Marguerite Bennett and Leila Leiz
Leila Leiz (interior, cover and variant cover)
Colors by Guy Major
Letters by Marshall Dillon
This particular graphic novella depicts the strained and troubled relationship between a mother and her daughter. As human beings we tend to fear or dislike what we don’t understand. We tend to want to distance ourselves in an effort to preserve our feeling of safety. But when that tumultuous relationship is between two people that are supposed to love and care about each other, things can take a much more sinister turn, especially when one or the other feels insulted, threatened or misunderstood. After all, it’s human nature to want to belong.
Plenty of problems plague any normal family, any average mother and daughter. But in this book their inability to communicate and understand can lead to dire consequences.
This was a great read. It does have a very deep emotional aspect to it. The daughter’s inner struggle with her own emotions and demons are well illustrated and written, as is the obvious distance between the girl and her mother. One of the most common issues between a mother and her daughter is that at some point the daughter feels like the mother doesn’t understand her and the mother feels like the daughter just isn’t “getting it”. The explosive crash of these two frustrations can be, in some ways, catastrophic.
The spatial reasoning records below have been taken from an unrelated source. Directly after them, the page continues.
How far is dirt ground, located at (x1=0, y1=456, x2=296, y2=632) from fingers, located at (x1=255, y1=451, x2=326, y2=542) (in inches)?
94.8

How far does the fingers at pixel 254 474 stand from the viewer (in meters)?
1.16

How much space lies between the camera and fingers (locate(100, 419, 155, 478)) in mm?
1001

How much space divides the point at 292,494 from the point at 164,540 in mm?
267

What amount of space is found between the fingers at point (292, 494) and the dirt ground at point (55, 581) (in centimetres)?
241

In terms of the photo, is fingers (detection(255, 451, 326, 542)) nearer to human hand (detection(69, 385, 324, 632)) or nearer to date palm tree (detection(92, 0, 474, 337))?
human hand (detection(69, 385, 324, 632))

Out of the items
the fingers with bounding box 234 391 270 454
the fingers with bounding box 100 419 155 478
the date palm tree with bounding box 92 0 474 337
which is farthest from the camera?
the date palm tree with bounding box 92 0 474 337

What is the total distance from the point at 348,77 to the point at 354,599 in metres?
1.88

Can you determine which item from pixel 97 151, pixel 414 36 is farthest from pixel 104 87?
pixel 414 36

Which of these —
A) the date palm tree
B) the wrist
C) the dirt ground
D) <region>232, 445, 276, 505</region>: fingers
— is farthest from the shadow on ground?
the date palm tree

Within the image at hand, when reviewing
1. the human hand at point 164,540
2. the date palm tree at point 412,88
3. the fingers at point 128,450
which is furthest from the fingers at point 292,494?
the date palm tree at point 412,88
The bitterness and the anger, not to mention the level of resentment displayed in specific detail by far rival that of any of the worst times between me and my mother, or anyone else I know. That adds a complete sense of real emotion and true involvement for the reader. Who hasn’t been angry at a parent at one time or another? The story is very well written with a very natural flow and style. It keeps your attention and keeps moving, the plot constantly unfolding so there will be no skimming and skipping pages. Do that and you’ll miss something important.
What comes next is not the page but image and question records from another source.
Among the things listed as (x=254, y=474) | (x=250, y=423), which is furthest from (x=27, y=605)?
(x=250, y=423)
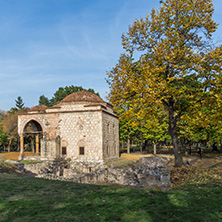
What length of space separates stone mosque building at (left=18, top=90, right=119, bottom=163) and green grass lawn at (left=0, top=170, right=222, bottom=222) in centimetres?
2082

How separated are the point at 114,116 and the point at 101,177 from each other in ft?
59.3

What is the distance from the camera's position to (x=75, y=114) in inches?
1268

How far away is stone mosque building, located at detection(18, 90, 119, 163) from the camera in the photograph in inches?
1212

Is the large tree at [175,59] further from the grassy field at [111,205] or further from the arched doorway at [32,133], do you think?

The artwork is wonderful with the style and color palette fantastically lined with the theme and emotional load of this story. The muted and simple color palette makes the random and intense splashes of bright and bold color leap off the page at the reader, really putting emphasis on that particular panel/frame. All of this is beautifully bound in a sturdy hardback cover with the extraordinary artwork decorating the cover.
A very well-done graphic novella and well worth the read.